Reproduce all the rows below, replacing each occurrence of "beige carpet" with "woven rug" and changing nothing else. Omit the pictures from your answer.

>> start INFORMATION GIVEN

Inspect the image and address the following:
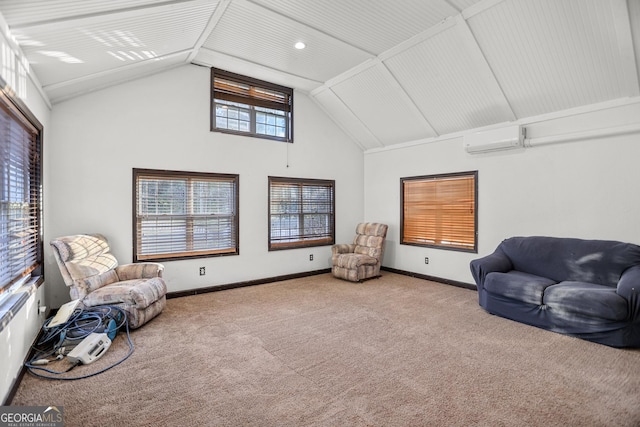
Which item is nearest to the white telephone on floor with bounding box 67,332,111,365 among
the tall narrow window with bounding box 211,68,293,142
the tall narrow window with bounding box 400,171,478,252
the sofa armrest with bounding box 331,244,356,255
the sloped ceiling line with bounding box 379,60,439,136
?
the tall narrow window with bounding box 211,68,293,142

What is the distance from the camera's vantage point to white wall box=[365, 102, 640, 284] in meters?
3.94

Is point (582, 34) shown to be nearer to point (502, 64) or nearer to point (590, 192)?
point (502, 64)

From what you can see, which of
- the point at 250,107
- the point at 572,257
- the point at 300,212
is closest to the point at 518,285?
the point at 572,257

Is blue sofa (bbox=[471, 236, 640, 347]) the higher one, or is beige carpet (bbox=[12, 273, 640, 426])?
blue sofa (bbox=[471, 236, 640, 347])

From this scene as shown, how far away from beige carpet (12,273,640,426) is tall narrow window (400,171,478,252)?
1736mm

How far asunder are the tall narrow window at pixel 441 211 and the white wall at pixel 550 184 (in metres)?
0.12

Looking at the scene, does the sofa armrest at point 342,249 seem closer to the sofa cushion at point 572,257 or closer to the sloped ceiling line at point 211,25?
the sofa cushion at point 572,257

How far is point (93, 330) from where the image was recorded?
124 inches

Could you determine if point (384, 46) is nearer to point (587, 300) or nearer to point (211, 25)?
point (211, 25)

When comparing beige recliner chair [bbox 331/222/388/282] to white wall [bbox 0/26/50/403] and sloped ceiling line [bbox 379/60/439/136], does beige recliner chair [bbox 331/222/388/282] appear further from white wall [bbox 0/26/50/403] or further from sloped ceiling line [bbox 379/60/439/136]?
white wall [bbox 0/26/50/403]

>> end INFORMATION GIVEN

• FINISHED EXERCISE:
Inspect the image and address the following:
Which item is nearest to the white telephone on floor with bounding box 67,332,111,365 among
the tall narrow window with bounding box 211,68,293,142
the tall narrow window with bounding box 400,171,478,252
the sofa armrest with bounding box 331,244,356,255
the sloped ceiling line with bounding box 379,60,439,136
?
the tall narrow window with bounding box 211,68,293,142

What is the distance from the camera's vantage point to white wall box=[365, 102, 640, 284] in meters?
3.94

Is point (582, 34) shown to be nearer to point (502, 64) or nearer to point (590, 192)?
point (502, 64)

From what you can see, which of
- the point at 250,107
- the point at 572,257
- the point at 300,212
is closest to the point at 518,285?
the point at 572,257

Is blue sofa (bbox=[471, 236, 640, 347]) the higher one, or is woven rug (bbox=[12, 273, 640, 426])?
blue sofa (bbox=[471, 236, 640, 347])

From this scene as shown, how far away from woven rug (12,273,640,426) is tall narrow window (400,171,478,252)?
1736mm

How far asunder are the tall narrow window at pixel 441 211 and the white wall at pixel 550 184 (in metres)?
0.12

Looking at the scene, does the sofa armrest at point 342,249 seem closer to the sofa cushion at point 572,257 or closer to the sloped ceiling line at point 211,25?
the sofa cushion at point 572,257

How far is point (93, 330) from where the image was recorded?
124 inches

Could you determine if point (384, 46) is nearer to point (587, 300) or nearer to point (211, 25)?
point (211, 25)

When comparing beige recliner chair [bbox 331/222/388/282] to white wall [bbox 0/26/50/403] and sloped ceiling line [bbox 379/60/439/136], does beige recliner chair [bbox 331/222/388/282] appear further from white wall [bbox 0/26/50/403] or further from sloped ceiling line [bbox 379/60/439/136]?
white wall [bbox 0/26/50/403]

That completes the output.